Well, if you’re just buying out the virtually brand-new aircraft you’ve leased - then yes, it’ll take a while and be very difficult. A 20 year old 737-300 only costs $6m, though (and a 20 year old MD-82 only $5.8m for a larger aircraft) - and although it’ll cost you an extra $50,000 or so in fuel and maintenance a week over a brand new 737-700 it’ll save you $230,000 in leasing fees. So, ultmately the things pay for themselves very quickly at that price, whether you can fill them or not. There’s the new aircraft market system coming up, too, which will make using the older machines much more flexible if nothing else, but we’ll have to see how that pans out in practice…
Interest rates are outside my area of competence (never was big on loans, in game or otherwise) so I won’t comment on that part.
… I hope! I bought some older Versions of the 73G, but the negativ Rating annoys me and keep me from buying the classics. Use them on the US market wouldnt make any sense. I have to charge lower prices to compensate the negative rating, but I want to avoid it to charge different prices on the same route. So I have to buy the new ones.
Ok, first point (a lot of people are not aware of this, even if you are): the aircraft rating stat only influences your image, and it’s only one factor out of half a dozen doing that. It does not in itself actually make anyone less willing to get on your aircraft, it’s just a (very, very, little) bit offputting once they already have. IE, you’re free to charge different prices, but it’s a pointless waste of your time and money.

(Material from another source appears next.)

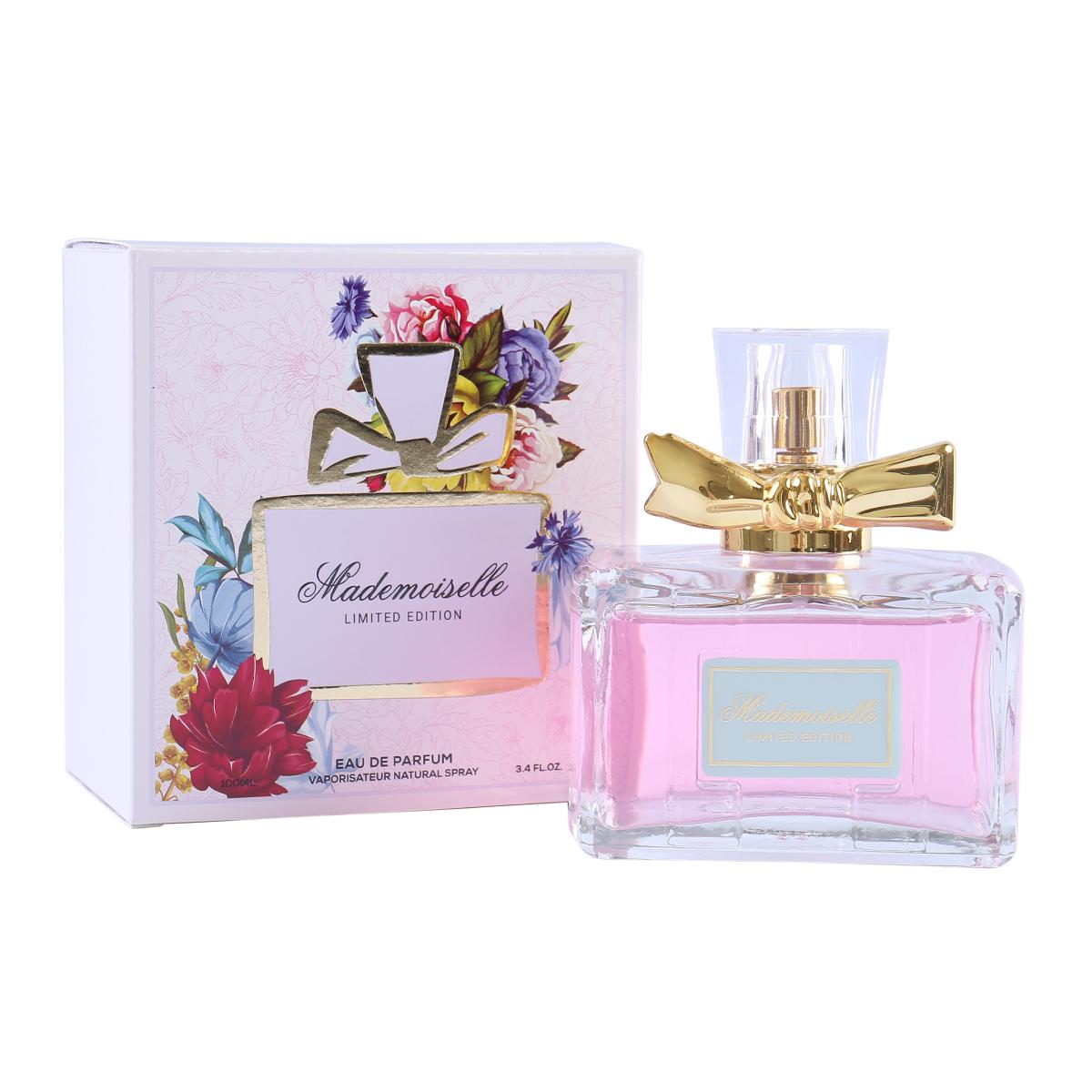 Mademoiselle Limited Edition Eau de Parfum Natural Spray Perfume for Women 100ml/3.4fl.oz. - Fragrance for Women Mademoiselle Limited Edition Eau de Parfum Natural Spray Perfume for Women 100ml/3.4fl.oz. - Fragrance for Women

So. No, you don’t actually have to buy the new ones. It’s another of those things - you think you do, but you actually don’t - it’s not hugely meaningful. I mean, it is meaningful in an aggregate sense (you’ll end up with an image that’s slightly less than what it might be) but you can offset that in other ways (increase staffing levels, pay your staff more, don’t stuff aircraft to capacity, don’t fly aircraft for 16 hours straight so they’re falling apart and full of garbage for the last few flights a day - all of which you can afford to do, because you’re not stuck paying leases!) and even if you do all those things you’ll still come out majorly ahead financially. Besides, you already have a bunch of new aircraft - X number of old ones are just a drop in the bucket, since image is aggregated across the entire airline.
The actual problem with the older 737s is that they’re slower than the newer ones so there can be issues matching timetables into congested airports, but that’s hardly an impossible problem.